## Text zum Lesen
###

Liebeswerben um den Bürofachhandel (Teil 2):

Vertrieb macht Mikroanbietern Sorgen

18.03.1983

Goldgräberstimmung scheint die Mikrobranche angesichts traumhaft Absatzprognosen erfaßt zu haben. Doch der Vertrieb stellt noch ein Hemmschuh dar. In der letzten Folge diskutierte der Autor, was hinter der Vertriebsorganisation steht und wie neue Marketingmethoden aussehen könnten.

Hersteller und Händler sind also aufeinander angewiesen. Bisher haben sie zu sehr nebeneinander her gelebt (Mea culpa). Hier ist schnelles Umdenken notwendig. Mit Lippenbekenntnissen ist es auf beiden Seiten nicht mehr getan:

- Der Handel fordert neben guter und preiswerter Hardware vorn Hersteller verstärkt Marketingleistungen, von der Software bis zur Schulung.

- Die Hersteller wiederum benötigen Fachhandelspartner, die Mut zum Risiko besitzen und die entsprechenden Investitionen in den systematischen Aufbau des Computergeschäftes nicht scheuen.

- Die Hersteller müssen auch bereit sein, jungen und dynamischen Firmen beim Aufbau dieses Geschäftes durch entsprechende Vertriebs- und Finanzierungsmodelle Starthilfe zu leisten.

- Hersteller, die sich nur auf Hardwarelieferung und minimale Dienstleistungen beschränken, werden beim Fachhandel scheitern.

Gewiß, das wird neben Engagement und Fachwissen auf beiden Seiten auch viel Geld kosten, sich langfristig jedoch als richtiger Weg erweisen. Konkret bedeutet dies für die Hersteller:

- Entwicklung einer speziellen "Händlerkonzeption";

- Fachhändler als echte Partner betrachten und behandeln. Das bedeutet: herunter vom Podest!;

- Entwicklung gemeinsamer Vermarktungskonzepte auf regionaler Basis;

- Unterstützung bei Bereitstellung und Pflege qualifizierter Software;

- intensive Schulung hinsichtlich Produkt, Markt und Software;

- Unterstützung der Marketingaktivitäten, zum Beispiel durch überregionale Werbemaßnahmen;

- Bereitstellung qualifizierter Verkaufshilfen, Demounterlagen;

- Händlerbetreuung durch geeignete Mitarbeiter mit laufendem Erfahrungsaustausch;

- Entwicklung neuer Vertriebsmodelle, zum Beispiel auf Franchising-Basis und andere mehr.

Und für den Bürofachhändler: Schluß mit halbherzigen Versuchen!

Nicht nebenher zu verkaufen

Hochwertige professionelle Mikrocomputer kann man nicht mehr "nebenher" verkaufen. Hier ist der Mut zum Konzentrieren, investiven Handeln notwendig.

###

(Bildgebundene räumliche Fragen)
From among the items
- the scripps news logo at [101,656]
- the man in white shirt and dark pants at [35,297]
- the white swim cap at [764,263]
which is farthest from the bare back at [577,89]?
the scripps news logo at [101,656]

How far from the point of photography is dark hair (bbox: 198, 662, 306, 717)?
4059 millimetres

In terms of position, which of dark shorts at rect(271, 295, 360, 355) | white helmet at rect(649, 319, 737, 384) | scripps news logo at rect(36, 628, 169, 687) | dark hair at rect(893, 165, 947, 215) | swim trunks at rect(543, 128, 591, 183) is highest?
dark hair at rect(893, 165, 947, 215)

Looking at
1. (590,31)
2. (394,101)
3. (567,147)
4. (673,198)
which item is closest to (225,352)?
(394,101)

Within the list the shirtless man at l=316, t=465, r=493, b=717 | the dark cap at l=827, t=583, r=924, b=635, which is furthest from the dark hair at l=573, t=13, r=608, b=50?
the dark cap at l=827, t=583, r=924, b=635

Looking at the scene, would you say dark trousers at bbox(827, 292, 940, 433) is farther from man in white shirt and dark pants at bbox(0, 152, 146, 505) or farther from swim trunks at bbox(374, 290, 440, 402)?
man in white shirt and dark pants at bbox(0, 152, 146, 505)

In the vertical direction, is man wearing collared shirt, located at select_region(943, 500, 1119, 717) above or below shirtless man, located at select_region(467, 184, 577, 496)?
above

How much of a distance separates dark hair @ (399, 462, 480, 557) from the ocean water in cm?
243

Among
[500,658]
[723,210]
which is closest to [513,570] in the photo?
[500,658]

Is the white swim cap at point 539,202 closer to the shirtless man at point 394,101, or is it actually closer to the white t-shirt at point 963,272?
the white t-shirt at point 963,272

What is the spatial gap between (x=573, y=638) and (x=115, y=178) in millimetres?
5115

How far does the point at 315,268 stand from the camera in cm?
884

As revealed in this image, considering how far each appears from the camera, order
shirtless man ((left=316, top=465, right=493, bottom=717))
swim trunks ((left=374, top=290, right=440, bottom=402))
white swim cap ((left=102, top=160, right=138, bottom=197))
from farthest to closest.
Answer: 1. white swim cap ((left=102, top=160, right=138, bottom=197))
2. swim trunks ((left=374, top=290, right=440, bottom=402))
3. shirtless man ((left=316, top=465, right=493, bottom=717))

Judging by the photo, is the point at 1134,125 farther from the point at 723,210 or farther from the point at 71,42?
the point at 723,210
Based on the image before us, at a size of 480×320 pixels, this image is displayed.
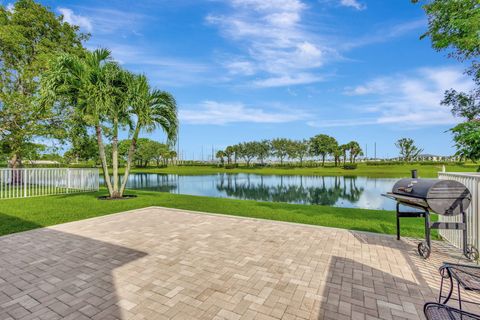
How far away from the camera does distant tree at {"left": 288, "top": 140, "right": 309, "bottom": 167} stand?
60188 mm

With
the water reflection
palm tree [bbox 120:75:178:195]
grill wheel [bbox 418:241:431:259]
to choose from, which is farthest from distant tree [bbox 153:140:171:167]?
grill wheel [bbox 418:241:431:259]

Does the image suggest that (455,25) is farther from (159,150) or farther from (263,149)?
(159,150)

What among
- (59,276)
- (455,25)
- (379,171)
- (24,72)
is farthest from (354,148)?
(59,276)

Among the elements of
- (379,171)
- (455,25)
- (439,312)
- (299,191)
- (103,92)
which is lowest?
(299,191)

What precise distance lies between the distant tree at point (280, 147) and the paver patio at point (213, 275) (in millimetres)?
57790

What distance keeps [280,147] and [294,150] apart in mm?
4062

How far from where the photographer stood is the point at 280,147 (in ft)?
203

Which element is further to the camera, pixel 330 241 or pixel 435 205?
pixel 330 241

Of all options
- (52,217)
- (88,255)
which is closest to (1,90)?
(52,217)

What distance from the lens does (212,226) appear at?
525cm

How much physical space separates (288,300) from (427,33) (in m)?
9.56

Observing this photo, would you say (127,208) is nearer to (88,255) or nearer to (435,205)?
(88,255)

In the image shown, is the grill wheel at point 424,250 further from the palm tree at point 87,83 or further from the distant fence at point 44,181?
the distant fence at point 44,181

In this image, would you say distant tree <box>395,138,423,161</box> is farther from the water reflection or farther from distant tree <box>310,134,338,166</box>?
the water reflection
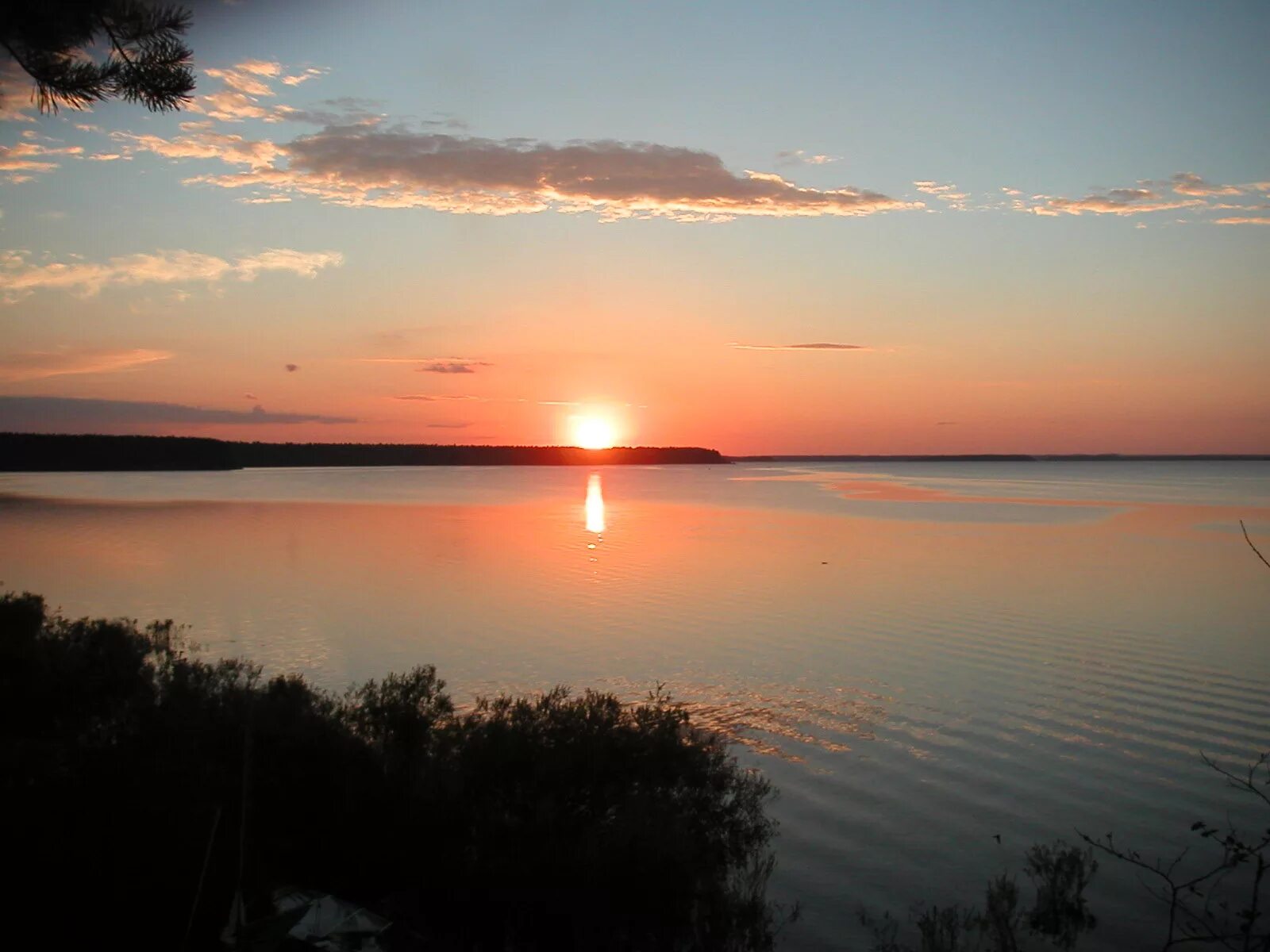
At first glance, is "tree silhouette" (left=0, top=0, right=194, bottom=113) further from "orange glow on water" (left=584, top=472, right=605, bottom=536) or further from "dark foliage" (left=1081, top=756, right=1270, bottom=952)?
"orange glow on water" (left=584, top=472, right=605, bottom=536)

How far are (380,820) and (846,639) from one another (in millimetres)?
10171

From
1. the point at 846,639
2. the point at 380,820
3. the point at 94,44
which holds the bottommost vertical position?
the point at 846,639

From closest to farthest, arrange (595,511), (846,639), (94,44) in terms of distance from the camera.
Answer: (94,44) → (846,639) → (595,511)

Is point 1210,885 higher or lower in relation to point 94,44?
lower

###

## Aufgaben zur Übung
1. Prüfe für jede der folgenden Aussagen, ob sie mit dem Text über den Bürofachhandel übereinstimmt. Antworte jeweils mit Ja oder Nein und zitiere die entscheidenden Worte des Textes wörtlich: (a) Hersteller, die sich nur auf Hardwarelieferung beschränken, werden beim Fachhandel Erfolg haben. (b) Zu den Aufgaben der Hersteller gehört die Entwicklung gemeinsamer Vermarktungskonzepte auf regionaler Basis. (c) Hochwertige Mikrocomputer lassen sich weiterhin nebenbei verkaufen.
2. Führe den Text über den Bürofachhandel im Anschluss an seinen letzten Satz weiter.

## Erwartete Antworten
1.
(a) Nein: „Hersteller, die sich nur auf Hardwarelieferung und minimale Dienstleistungen beschränken, werden beim Fachhandel scheitern.“
(b) Ja: „Entwicklung gemeinsamer Vermarktungskonzepte auf regionaler Basis“
(c) Nein: „Hochwertige professionelle Mikrocomputer kann man nicht mehr "nebenher" verkaufen.“

2.
Das bedeutet:

- Analyse des regionalen Marktes einschließlich der in Betracht kommenden Zielgruppen und Maßnahmen in Form eines Marketingplanes;

- konsequenter Aufbau des Computergeschäftes;

- systematischer Personalaufbau mit qualifizierten Spezialisten für Software, Technik und Verkauf;

- ausreichende Sachinvestitionen (Vorführungsanlagen, Ersatzteile);

- gründliche Ausbildung und Schulung;

- Suche, Kauf und Bereitstellung weniger, aber guter und umsetzbarer Software;

- systematische Aufbereitung des örtlichen und regionalen Marktes anhand des vorhandenen Marketingplanes und andere mehr.

Nur so ist auf Dauer eine für beide Seiten erfolgreiche Zusammenarbeit denkbar. Hersteller, die diese Ansätze kurzfristig in die Praxis umsetzen, werden beim Handel die Nase vorne haben.

Diesem Vertriebsweg kommt im professionellen Mikrocomputerbereich eine stark steigende Bedeutung zu. Dies gilt insbesondere für die Vermarktung eigener Branchenpakete. Einem in der Regel hervorragendem fachlichen Know-how stehen allerdings häufig unzureichende Vertriebskenntnisse und -möglichkeiten gegenüber. Eine bundesweite Vertriebspräsenz ist die Ausnahme.

Trotzdem muß man ihnen gute Chancen bei der qualifizierten Vermarktung von Mikrocomputer-Lösungen einräumen.

Immerhin wird der Anteil der Software- und Systemhäuser am Mikromarkt heute schon auf zehn bis 15 Prozent - bei steigender Tendenz geschätzt.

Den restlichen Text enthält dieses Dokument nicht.